Normally, if i want to insert values into a table, i will do something like this (assuming that i know which columns that the values i want to insert belong to):
conn = sqlite3.connect('mydatabase.db')
conn.execute("INSERT INTO MYTABLE (ID,COLUMN1,COLUMN2)\
VALUES(?,?,?)",[myid,value1,value2])
But now i have a list of columns (the length of list may vary) and a list of values for each columns in the list.
For example, if i have a table with 10 columns (Namely, column1, column2...,column10 etc). I have a list of columns that i want to update.Let's say [column3,column4]. And i have a list of values for those columns. [value for column3,value for column4].
How do i insert the values in the list to the individual columns that each belong?
As far as I know the parameter list in conn.execute works only for values, so we have to use string formatting like this:
import sqlite3
conn = sqlite3.connect(':memory:')
conn.execute('CREATE TABLE t (a integer, b integer, c integer)')
col_names = ['a', 'b', 'c']
values = [0, 1, 2]
conn.execute('INSERT INTO t (%s, %s, %s) values(?,?,?)'%tuple(col_names), values)
Please notice this is a very bad attempt since strings passed to the database shall always be checked for injection attack.

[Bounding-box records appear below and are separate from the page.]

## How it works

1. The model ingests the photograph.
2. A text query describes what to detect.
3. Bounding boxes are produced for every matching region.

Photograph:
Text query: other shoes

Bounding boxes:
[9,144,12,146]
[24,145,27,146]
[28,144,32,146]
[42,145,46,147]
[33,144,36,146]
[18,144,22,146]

However you could pass the list of column names to some injection function before insertion.
EDITED:
For variables with various length you could try something like
exec_text = 'INSERT INTO t (' + ','.join(col_names) +') values(' + ','.join(['?'] * len(values)) + ')'
conn.exec(exec_text, values)
# as long as len(col_names) == len(values)

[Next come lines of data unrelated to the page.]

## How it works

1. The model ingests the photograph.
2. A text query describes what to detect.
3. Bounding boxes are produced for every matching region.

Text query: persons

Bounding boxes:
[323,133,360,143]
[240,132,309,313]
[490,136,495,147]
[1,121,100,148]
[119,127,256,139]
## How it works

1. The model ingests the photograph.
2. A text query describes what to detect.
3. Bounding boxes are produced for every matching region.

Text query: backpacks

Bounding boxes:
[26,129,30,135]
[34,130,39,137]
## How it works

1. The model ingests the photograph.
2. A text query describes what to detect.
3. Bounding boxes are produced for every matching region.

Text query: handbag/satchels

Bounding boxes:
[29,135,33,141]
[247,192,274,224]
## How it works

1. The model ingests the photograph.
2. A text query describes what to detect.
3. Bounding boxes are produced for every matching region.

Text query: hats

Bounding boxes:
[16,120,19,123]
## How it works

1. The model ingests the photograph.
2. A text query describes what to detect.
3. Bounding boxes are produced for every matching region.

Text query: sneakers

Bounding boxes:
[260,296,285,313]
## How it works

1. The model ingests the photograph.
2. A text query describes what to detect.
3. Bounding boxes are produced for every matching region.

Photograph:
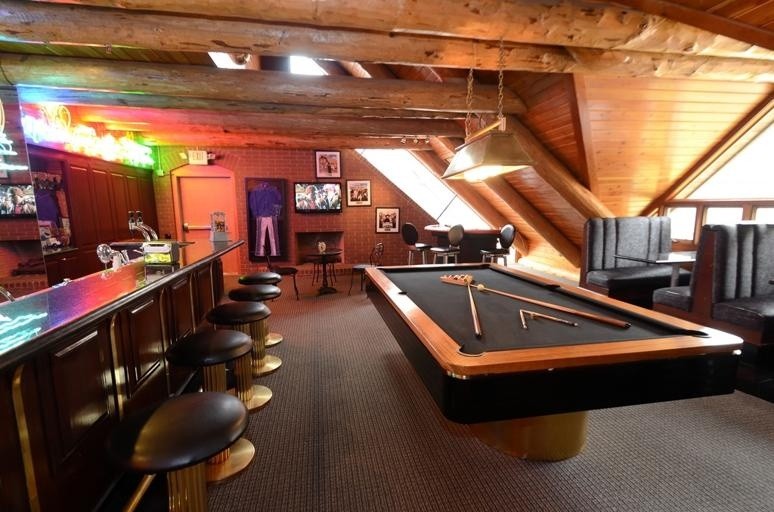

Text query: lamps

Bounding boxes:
[441,36,532,186]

Of course string formatting will work, you just need to be a bit cleverer about it.
col_names = ','.join(col_list)
col_spaces = ','.join(['?'] * len(col_list))
sql = 'INSERT INTO t (%s) values(%s)' % (col_list, col_spaces)
conn.execute(sql, values)
I was looking for a solution to create columns based on a list of unknown / variable length and found this question. However, I managed to find a nicer solution (for me anyway), that's also a bit more modern, so thought I'd include it in case it helps someone:
import sqlite3
def create_sql_db(my_list):
file = 'my_sql.db'
table_name = 'table_1'
init_col = 'id'
col_type = 'TEXT'
conn = sqlite3.connect(file)
c = conn.cursor()
# CREATE TABLE (IF IT DOESN'T ALREADY EXIST)
c.execute('CREATE TABLE IF NOT EXISTS {tn} ({nf} {ft})'.format(
tn=table_name, nf=init_col, ft=col_type))
# CREATE A COLUMN FOR EACH ITEM IN THE LIST
for new_column in my_list:
c.execute('ALTER TABLE {tn} ADD COLUMN "{cn}" {ct}'.format(
tn=table_name, cn=new_column, ct=col_type))
conn.close()
my_list = ["Col1", "Col2", "Col3"]
create_sql_db(my_list)
All my data is of the type text, so I just have a single variable "col_type" - but you could for example feed in a list of tuples (or a tuple of tuples, if that's what you're into):
my_other_list = [("ColA", "TEXT"), ("ColB", "INTEGER"), ("ColC", "BLOB")]
and change the CREATE A COLUMN step to:
for tupl in my_other_list:
new_column = tupl[0] # "ColA", "ColB", "ColC"
col_type = tupl[1] # "TEXT", "INTEGER", "BLOB"
c.execute('ALTER TABLE {tn} ADD COLUMN "{cn}" {ct}'.format(
tn=table_name, cn=new_column, ct=col_type))
As a noob, I can't comment on the very succinct, updated solution #ron_g offered. While testing, though I had to frequently delete the sample database itself, so for any other noobs using this to test, I would advise adding in:
c.execute('DROP TABLE IF EXISTS {tn}'.format(
tn=table_name))
Prior the the 'CREATE TABLE ...' portion.
It appears there are multiple instances of
.format(
tn=table_name ....)
in both 'CREATE TABLE ...' and 'ALTER TABLE ...' so trying to figure out if it's possible to create a single instance (similar to, or including in, the def section).